Despite the benefits that can be derived from this approach, Cox leaves the unique, messianic Jesus behind. “Christ,” “the Anointed One,” becomes subordinate to a larger Jewish tradition. More specifically, Cox, following the lessons of various rabbis throughout history whom he praises, attempts to extend his version of God’s covenant with the Jews to all of the Gentiles. Jesus is simply another rabbi, albeit perhaps an especially radical and creative one. No serious reference to Jesus as God or the Son of God coming to earth to die for sinners is ever made. Christ’s crucifixion is not even mentioned until well into the book, and when it is finally mentioned in detail, Cox uses it as only an opportunity for meditation. His resurrection from the dead is left by Cox as relatively unimportant, possibly only another helpful story. His unique teachings of salvation are almost completely ignored, and Pelagianism, the idea that man can make himself right with God through works alone, is preached in order that the renewal of creation through moral action might be effected. Cox even seems to support an “easy” Pelagianism: “It [the kingdom of God] was for ‘sinners,’ for those who – mostly – tried their best to do the right thing…” (pg. 258).
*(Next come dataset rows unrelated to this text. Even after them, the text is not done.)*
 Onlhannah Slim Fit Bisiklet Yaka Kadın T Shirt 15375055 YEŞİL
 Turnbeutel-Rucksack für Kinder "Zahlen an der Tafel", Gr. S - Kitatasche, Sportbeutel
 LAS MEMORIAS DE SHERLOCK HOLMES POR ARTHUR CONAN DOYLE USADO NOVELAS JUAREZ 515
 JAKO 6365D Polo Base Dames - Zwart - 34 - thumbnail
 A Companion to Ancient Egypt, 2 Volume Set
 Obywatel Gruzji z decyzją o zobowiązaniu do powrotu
In doing so Cox creates a Jesus who is empty and deceitful. Jesus claims, “I am the way and the truth and the life. No one comes to the Father except through me” (John 14:6). Even by looking at this as part of a fictionalized story, such a claim leaves little doubt in the reader’s mind as to the “true principles behind the story.” Jesus leaves no other option for his identity. Either he was who he said he was as recorded by all four Gospel writers, or he was not. If Jesus was not, then he was a liar or crazy at best—not exactly a moral example for the ages. If he was telling the truth, it demands a response. That the very Son of God would love humanity enough to come and die a humiliating death, even death on a cross, is scarcely conceivable let alone inconsequential. It is more than just a “moral” example. It offers hope and demands a faith unlike any other.

At one point where Cox does carefully look at what Jesus was actually saying, he examines the now famous “Sermon on the Mount.” Cox starts with what have come to be called the “Beatitudes,” a series of blessings for the righteous, which call for people to follow an extremely difficult moral path to live life. One might even say impossible. Taking a somewhat Kantian approach, Cox maintains that because we should do what is set forth in these statements, we can.
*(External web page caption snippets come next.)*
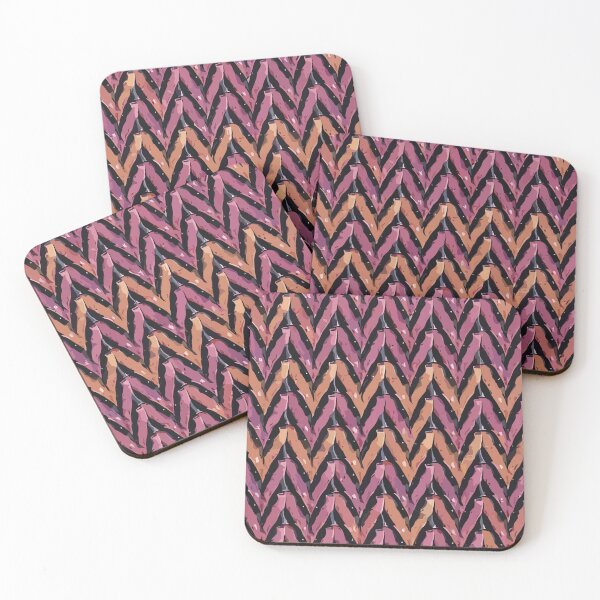Item preview, Vibrant Crochet Inspired Zigzag Pattern designed and sold by Tamas Das.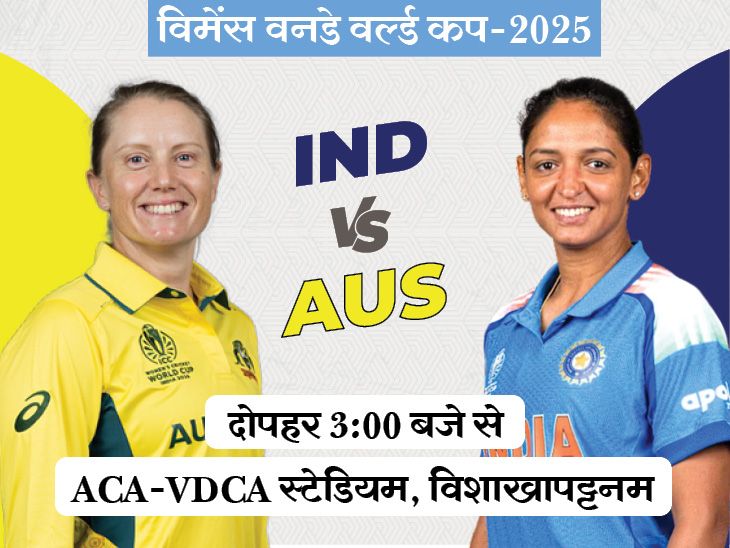 Harmanpreet Kaur; IND-W Vs AUS-W World Cup LIVE Score Update | Smriti Mandhana | विमेंस वर्ल्ड कप में आज IND Vs AUS: ऑस्ट्रेलिया ने भारत के खिलाफ 81% मैच जीते, टूर्नामेंट इतिहास में 15वीं बार होगा सामना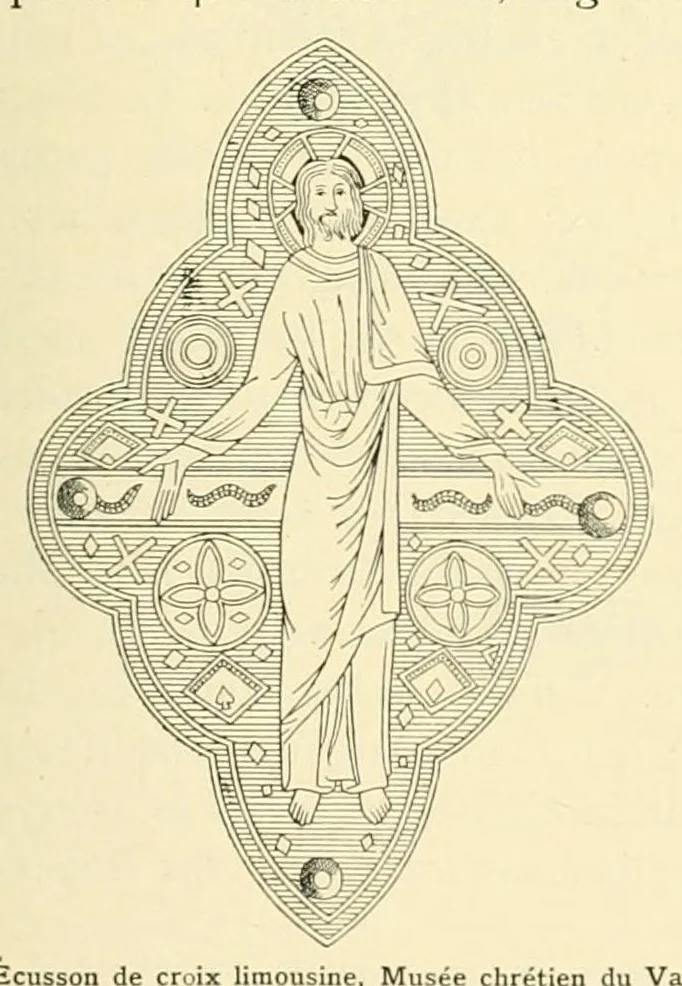 An illustration from Revue de l'art chrétien, 1857, leaf 523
Quite interestingly, Cox completely skips the next part of Jesus’ testimony, where Jesus explains his relation to “the Law” and “the Prophets.” He says, “I have not come to abolish them [the Law and the Prophets] but to fulfill them” (Matthew 5:17). One might think then that Cox would find this essential to interpreting a Jesus working consciously within the Jewish tradition. However, it is this claim— Jesus as the Messiah foretold in the covenant with Abraham— which Cox repeatedly denies. Cox does this fairly explicitly in a conversation he describes with a friend of his who is a distinguished Jewish scholar and rabbi. His clever twists of wording and meaning in this passage render it inconvenient for citation here, but, with some minor qualifications, Cox agrees with his Jewish colleague in calling Jesus a “failed” Messiah and denies Jesus as Savior (on pages 218-19).
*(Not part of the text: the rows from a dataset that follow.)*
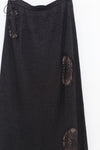 SWAYING 25 Early Spring Crochet Detail Skirt SW-SW25PS3B03-HEIHUI Gray and Black SW25PS3B03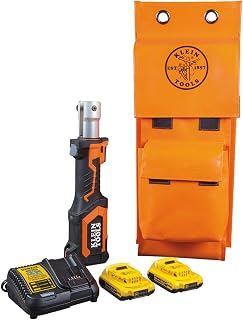BAT207T13 Cable Cutter and Crimper, Power Tool with 2 Hour DeWALT 20V Batteries for Klein Tools Crimper and Cutting Heads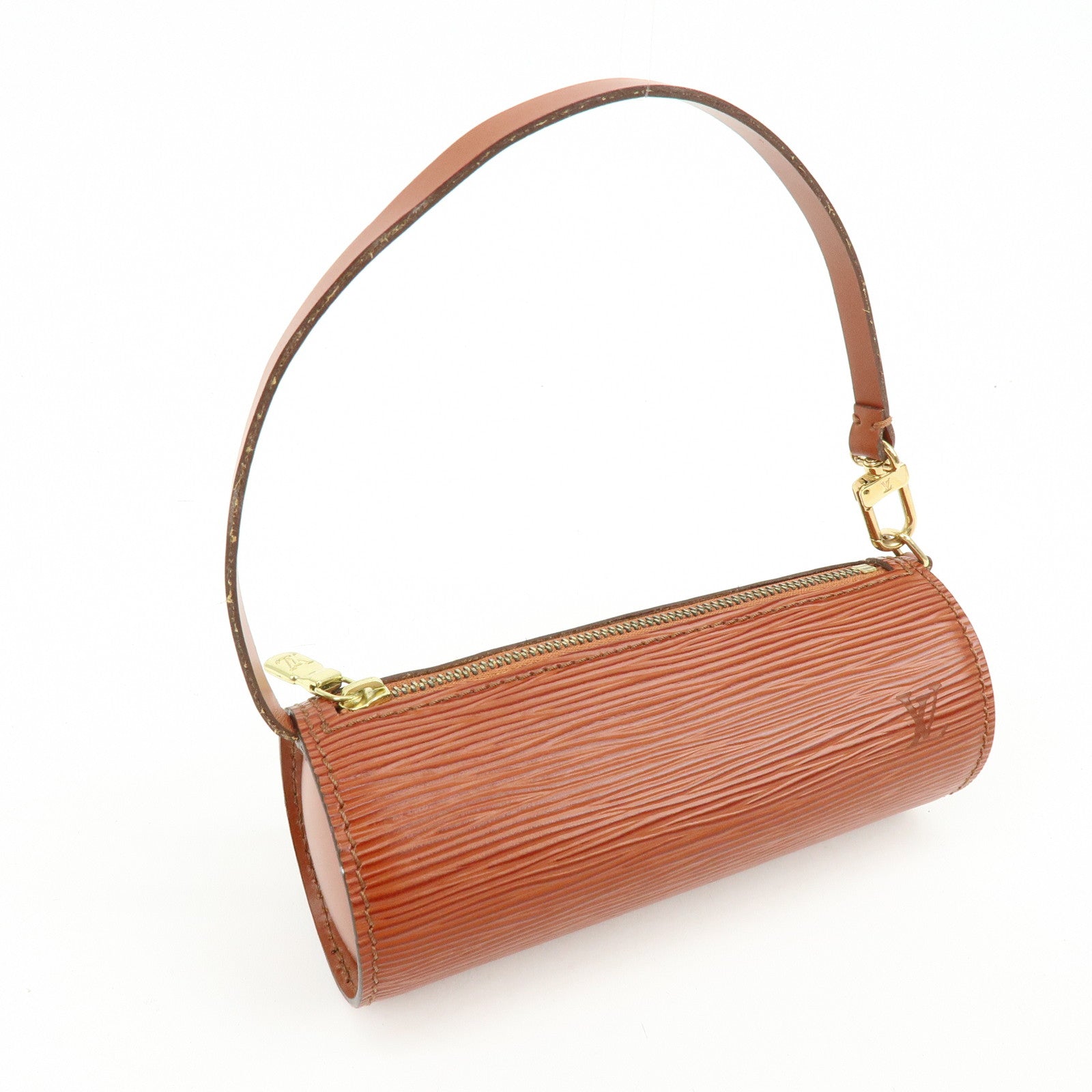 Louis Vuitton Epi Leather Soufflot Hand Bag Kenya Brown M52223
It is admirable that Professor Cox was able to draw moral lessons from Jesus for the inquisitive students in his many discussion sections. Nevertheless, in turning almost to universalism, Cox fails to address the source of morality, and more importantly, the role of the wholly undeserved grace of God in salvation.The reader, like the many students Cox himself describes, is left with more questions than answers and a Jesus who brings plenty of beautiful moral prescriptions, but frighteningly little hope. This “moral” Jesus is not the Son of God, did not die for our sins on the cross, and therefore cannot save us from ourselves. As St. Paul wrote, “… if Christ has not been raised, our preaching is useless, … [and] we are to be pitied more than all men” (1 Corinthians 15:14-19).



Adam Hilkemann ‘07 is a History concentrator in Dunster House.